The mechanism by which arcuate nucleus kisspeptin (ARNKISS) neurons co-expressing glutamate, neurokinin B, and dynorphin intermittently synchronize their activity to generate pulsatile hormone secretion remains unknown. An acute brain slice preparation maintaining synchronized ARNKISS neuron burst firing was used alongside in vivo GCaMP GRIN lens microendoscope and fiber photometry imaging coupled with intraARN microinfusion. Studies in intact and gonadectomized male mice revealed that ARNKISS neuron synchronizations result from near-random emergent network activity within the population and that this was critically dependent on local glutamate-AMPA signaling. Whereas neurokinin B operated to potentiate glutamate-generated synchronizations, dynorphin-kappa opioid tone within the network served as a gate for synchronization initiation. These observations force a departure from the existing ‘‘KNDy hypothesis’’ for ARNKISS neuron synchronization. A ‘‘glutamate two-transition’’ mechanism is proposed to underlie synchronizations in this key hypothalamic central pattern generator driving mammalian fertility.

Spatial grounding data
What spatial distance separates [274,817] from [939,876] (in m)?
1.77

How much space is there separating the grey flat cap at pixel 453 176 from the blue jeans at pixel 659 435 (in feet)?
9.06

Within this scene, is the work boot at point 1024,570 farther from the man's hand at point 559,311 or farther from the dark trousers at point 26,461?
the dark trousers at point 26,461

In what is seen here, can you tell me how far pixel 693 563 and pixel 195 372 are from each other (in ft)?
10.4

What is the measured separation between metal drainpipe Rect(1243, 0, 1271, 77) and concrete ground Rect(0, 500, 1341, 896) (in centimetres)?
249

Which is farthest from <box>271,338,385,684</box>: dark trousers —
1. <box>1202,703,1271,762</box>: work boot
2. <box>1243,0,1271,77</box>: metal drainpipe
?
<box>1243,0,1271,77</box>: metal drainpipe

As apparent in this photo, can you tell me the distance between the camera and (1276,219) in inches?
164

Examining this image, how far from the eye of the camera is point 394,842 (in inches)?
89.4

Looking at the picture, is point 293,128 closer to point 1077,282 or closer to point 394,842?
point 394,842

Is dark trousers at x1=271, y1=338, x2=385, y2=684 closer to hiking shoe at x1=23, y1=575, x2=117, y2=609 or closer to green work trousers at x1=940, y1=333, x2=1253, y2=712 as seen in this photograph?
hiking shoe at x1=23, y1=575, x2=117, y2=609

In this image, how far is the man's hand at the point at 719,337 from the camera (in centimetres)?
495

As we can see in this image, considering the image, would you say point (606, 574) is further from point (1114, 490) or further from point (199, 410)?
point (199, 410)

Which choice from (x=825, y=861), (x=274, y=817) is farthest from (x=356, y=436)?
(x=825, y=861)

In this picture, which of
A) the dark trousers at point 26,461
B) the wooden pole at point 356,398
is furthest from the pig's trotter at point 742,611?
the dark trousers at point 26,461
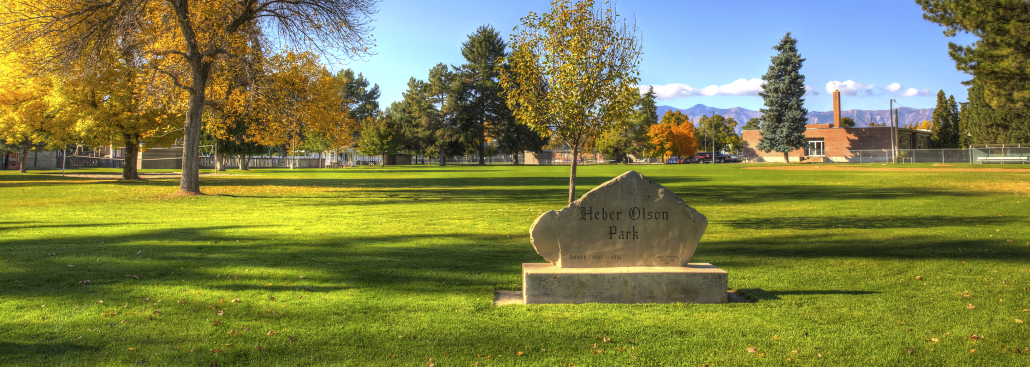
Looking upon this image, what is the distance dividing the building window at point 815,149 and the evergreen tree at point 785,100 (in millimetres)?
7912

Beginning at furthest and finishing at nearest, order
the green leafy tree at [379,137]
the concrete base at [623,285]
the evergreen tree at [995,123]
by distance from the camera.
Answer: the green leafy tree at [379,137]
the evergreen tree at [995,123]
the concrete base at [623,285]

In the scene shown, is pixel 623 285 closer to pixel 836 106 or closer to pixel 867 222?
pixel 867 222

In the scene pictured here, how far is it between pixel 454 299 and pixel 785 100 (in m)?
74.2

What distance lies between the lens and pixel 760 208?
1731 cm

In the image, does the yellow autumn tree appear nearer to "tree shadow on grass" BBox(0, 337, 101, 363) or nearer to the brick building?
"tree shadow on grass" BBox(0, 337, 101, 363)

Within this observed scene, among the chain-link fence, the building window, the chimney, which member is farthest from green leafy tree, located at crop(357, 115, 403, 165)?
the chain-link fence

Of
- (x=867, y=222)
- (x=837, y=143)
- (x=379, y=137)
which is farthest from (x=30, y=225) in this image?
(x=837, y=143)

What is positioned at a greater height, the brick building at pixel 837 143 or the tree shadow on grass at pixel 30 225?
the brick building at pixel 837 143

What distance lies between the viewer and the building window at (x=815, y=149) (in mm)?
79912

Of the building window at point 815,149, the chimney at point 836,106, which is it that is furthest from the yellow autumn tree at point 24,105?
the chimney at point 836,106

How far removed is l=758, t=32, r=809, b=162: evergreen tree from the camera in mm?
70562

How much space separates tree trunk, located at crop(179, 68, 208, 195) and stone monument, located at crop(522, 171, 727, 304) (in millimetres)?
18751

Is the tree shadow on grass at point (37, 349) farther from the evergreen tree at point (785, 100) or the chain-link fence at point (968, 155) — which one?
the evergreen tree at point (785, 100)

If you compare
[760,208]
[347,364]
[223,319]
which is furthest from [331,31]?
[347,364]
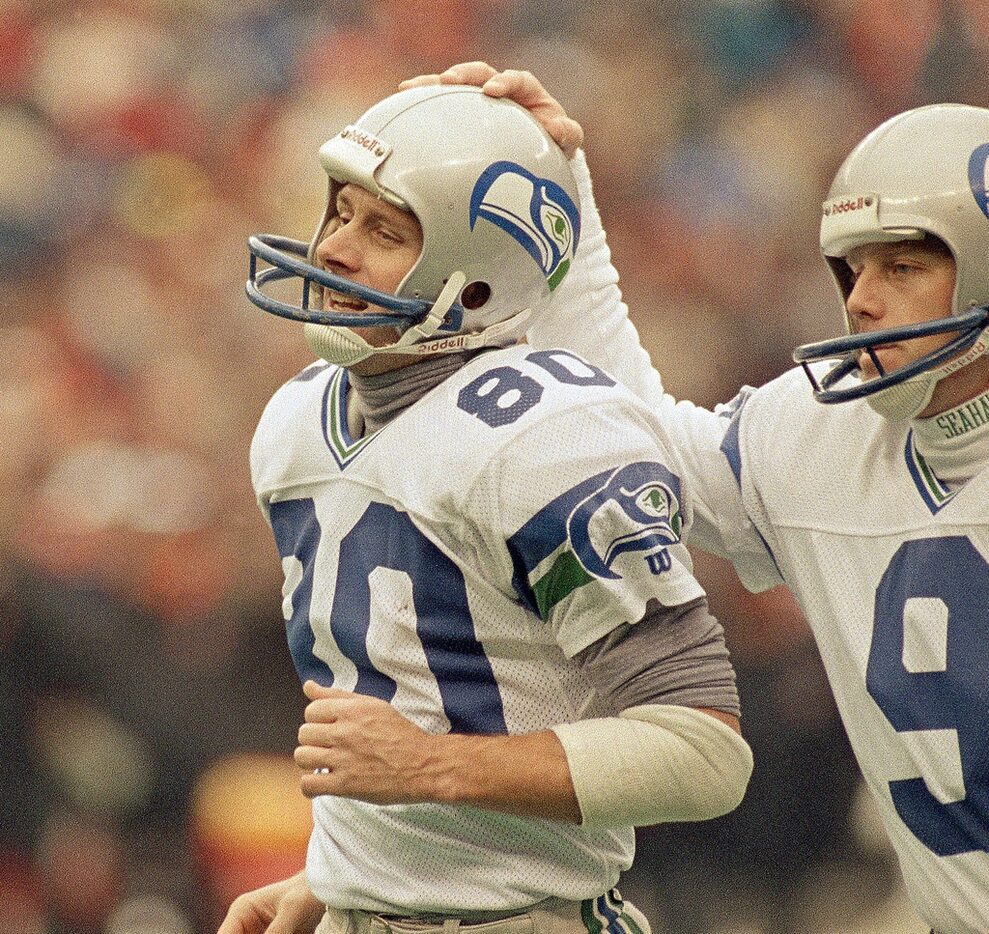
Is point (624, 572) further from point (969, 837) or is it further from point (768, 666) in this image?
point (768, 666)

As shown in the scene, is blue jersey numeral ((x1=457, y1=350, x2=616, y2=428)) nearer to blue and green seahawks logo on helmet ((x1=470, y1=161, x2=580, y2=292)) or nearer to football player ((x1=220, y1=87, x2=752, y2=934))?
football player ((x1=220, y1=87, x2=752, y2=934))

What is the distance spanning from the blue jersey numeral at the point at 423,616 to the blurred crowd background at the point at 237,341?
1.47m

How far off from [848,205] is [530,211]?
0.30 m

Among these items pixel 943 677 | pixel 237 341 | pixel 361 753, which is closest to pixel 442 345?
pixel 361 753

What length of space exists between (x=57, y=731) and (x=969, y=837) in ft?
5.89

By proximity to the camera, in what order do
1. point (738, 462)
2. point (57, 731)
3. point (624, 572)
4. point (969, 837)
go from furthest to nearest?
point (57, 731), point (738, 462), point (969, 837), point (624, 572)

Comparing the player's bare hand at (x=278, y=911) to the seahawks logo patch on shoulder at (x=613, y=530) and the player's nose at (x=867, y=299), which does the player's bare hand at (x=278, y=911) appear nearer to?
the seahawks logo patch on shoulder at (x=613, y=530)

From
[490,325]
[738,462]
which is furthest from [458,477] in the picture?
[738,462]

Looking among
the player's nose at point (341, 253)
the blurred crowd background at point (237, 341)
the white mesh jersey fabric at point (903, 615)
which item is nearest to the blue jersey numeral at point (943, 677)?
the white mesh jersey fabric at point (903, 615)

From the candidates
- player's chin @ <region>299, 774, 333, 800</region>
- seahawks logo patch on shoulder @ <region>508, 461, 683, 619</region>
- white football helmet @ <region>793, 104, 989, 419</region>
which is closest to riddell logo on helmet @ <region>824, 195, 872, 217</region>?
white football helmet @ <region>793, 104, 989, 419</region>

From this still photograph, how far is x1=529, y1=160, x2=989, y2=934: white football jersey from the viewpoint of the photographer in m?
1.46

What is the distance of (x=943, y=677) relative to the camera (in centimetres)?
147

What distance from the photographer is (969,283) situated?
1.48 meters

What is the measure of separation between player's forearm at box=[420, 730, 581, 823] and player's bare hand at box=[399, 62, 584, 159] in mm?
610
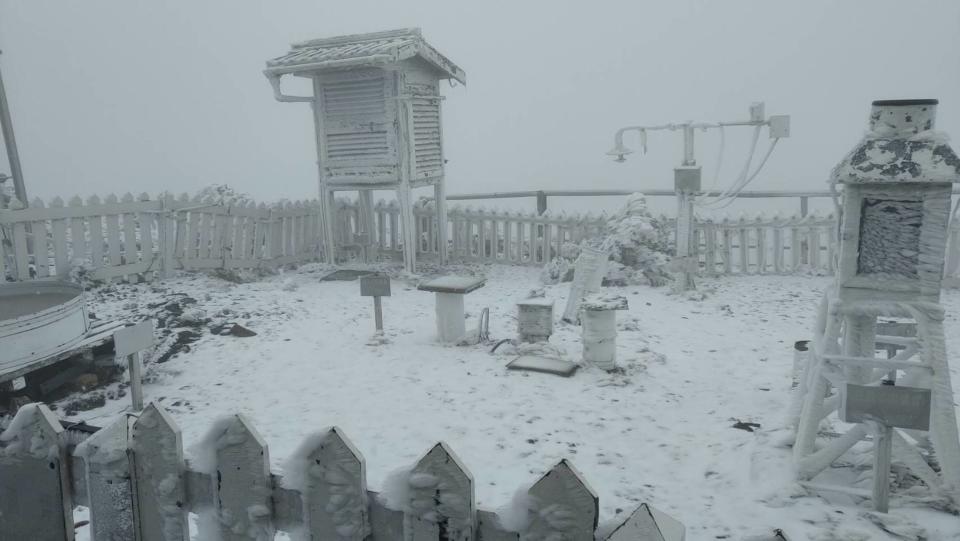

**REQUIRED ACTION 1**
Summarize the passage on kisspeptin neurons in two sentences.
**REQUIRED ACTION 2**
According to the passage on kisspeptin neurons, what role does dynorphin-kappa opioid tone play within the network?
**REQUIRED ACTION 3**
Continue the passage on kisspeptin neurons from the point where it ends.

**EXERCISE RESULT 1**
Using brain slices and in vivo imaging with intraARN microinfusion in male mice, the study found that ARNKISS neuron synchronizations arise from near-random emergent network activity that depends critically on local glutamate-AMPA signaling, with neurokinin B potentiating them and dynorphin-kappa opioid tone gating their initiation. These findings depart from the "KNDy hypothesis" and lead to a proposed "glutamate two-transition" mechanism for this hypothalamic central pattern generator driving mammalian fertility.

**EXERCISE RESULT 2**
It serves as a gate for synchronization initiation.

**EXERCISE RESULT 3**
Limitations of the study

A key limitation of the current study and proposed ‘‘glutamate two-transition’’ model is that the work has been undertaken in male mice. Although it is thought that pulse generator operation is fundamentally the same in males and females,4 it remains that future studies will need to ensure that the same mechanism operates in females. Equally, it will be important to evaluate whether the mechanism delineated here for mice is applicable to other species. Although there are rather few studies using the intra-ARN administration of receptor antagonists in relation to the pulse generator, results from the rat40 are very similar to those reported here for the mouse, while data from sheep41 differ in some respects.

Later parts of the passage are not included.